In the case of my NBA Top Shot article, it helped me think deeply about the pros, cons, and future of the platform. When I ultimately decided it made sense to me, I took the plunge to invest in Top Shot moments, months before everyone else hopped on the hype train. And yes, I still believe in the massive long-term potential for the platform despite the current bear market.

The process of putting your thoughts into words can be extremely difficult, but the level of understanding you achieve when you’re done is totally worth it.

Increase the Odds of Serendipity

In the past, I’ve written about a variety of subjects including baseball, startup ideas, and sports betting. It turns out that my blog posts showcased my thinking and writing, which helped me land exciting opportunities with two different startups over the last few months.

This was especially important to me at the start of the year. I had just decided to leave my previous job at the Yankees and had what was probably my third quarter-life crisis. There was a period of several months where I was anxiously searching for a new direction for my career.

By figuring out what to write, I had to think carefully what I wanted to do and what I was most passionate about. This helped me clarify the next steps to take in my career.

It was a massive bonus that my writing caught the attention of Jonathan Bales and Peter Jennings, which helped me land my current job with Lucky Trader. I’m very fortunate to now be working at the intersection of my lifelong passions for technology and sports, as well as my newfound curiosity for NFTs and cryptocurrencies.

During the COVID era, it’s been especially hard to network in-person, whether it’s finding new opportunities or meeting interesting people. However, a lot of networking can be replicated online, oftentimes with greater reach and efficiency. I believe that publishing your work online is hands-down the best way to creating your own luck in finding new opportunities.

Here’s what Balaji Srinivasan, the former CTO of Coinbase and General Partner at Andreessen Horowitz, has to say about that:

I’m not one of those people that discount the value of college degrees, especially the ones from top schools. But in the competitive world that we live in today, having tangible work to show in public can help you stand out from the noise.

Enjoy the Creative Process

The last benefit of publishing online? It can be a lot of fun.

I often experience writer’s block and can be busy with my day job (which is a classic excuse, but I bet you can relate!) There is a lot of inertia that stops me from getting started, but when I do get the ball rolling, the process becomes very addicting.
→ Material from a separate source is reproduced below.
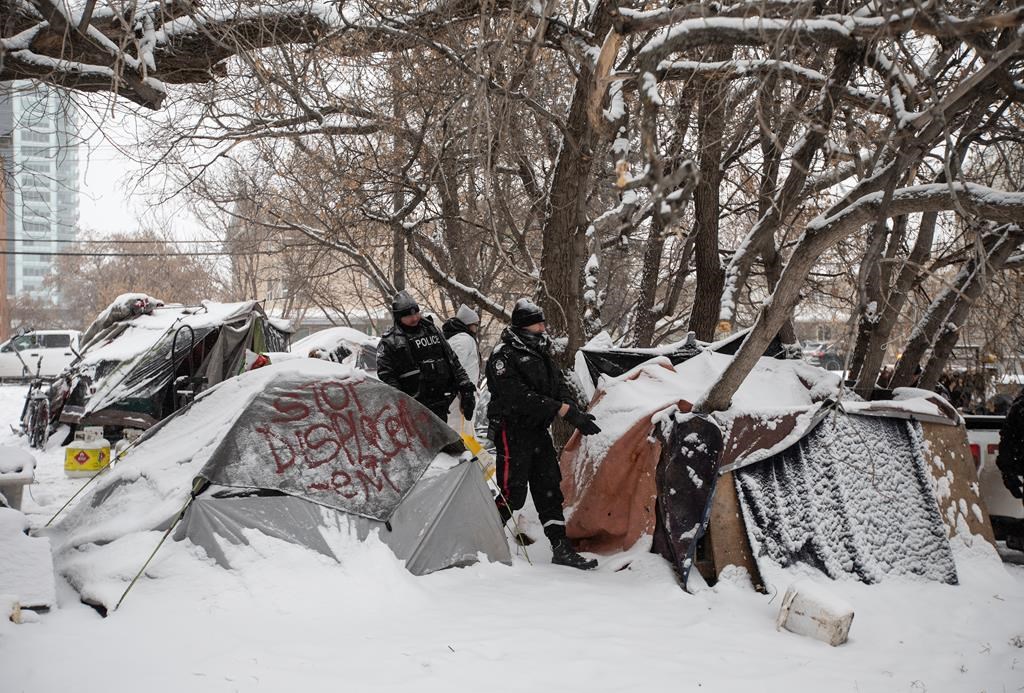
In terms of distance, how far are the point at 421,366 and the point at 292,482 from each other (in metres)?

It’s an intoxicating experience to see your work take form into a coherent product. When I write an especially solid paragraph, I get very excited even if no one else has read it yet. If someone (aka anyone) reacts positively to it online, I get a massive adrenaline rush.
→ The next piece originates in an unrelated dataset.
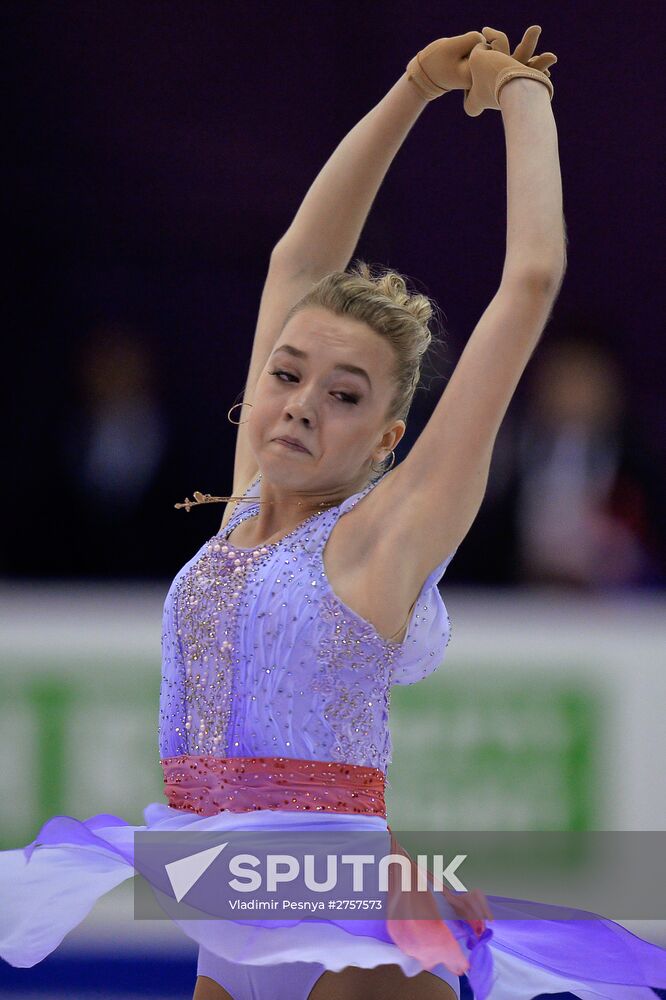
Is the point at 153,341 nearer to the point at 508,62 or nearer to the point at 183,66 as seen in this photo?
the point at 183,66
Most of us spend most of our time consuming, whether it’s on Netflix, Instagram, or Tik Tok. It gives us the momentary, easy hits of dopamine that keep us going through the day. But the creative process provides a much more meaningful sense of fulfillment that can last much longer.

Just Send It

I’ve officially been writing online for a year now. After spending some time reflecting on this decision, I believe it’s been one of the most rewarding of my life. I may not reach my goal of building a huge online audience anytime soon, but I still gain a tremendous amount of knowledge and satisfaction by writing for myself at my own pace. As a result, I really recommend creating work publicly, even if you don’t care much about followers.

Needless to say, the same benefits apply to other forms of work besides writing, whether it’s publicizing your code on GitHub or sharing your ideas verbally on a podcast.

Going forward, I’ll take my own advice and start publishing more frequently. I plan on starting my own “crypto journal,” where I’ll document the weird and disruptive NFT/crypto projects I’m discovering during my new journey with Lucky Trader.

In a few short months, I’ve gained a lot of new ideas and insights that I would’ve loved to have known six months ago. It’ll be a fun project to document my learning process and hopefully help others that are new to this space.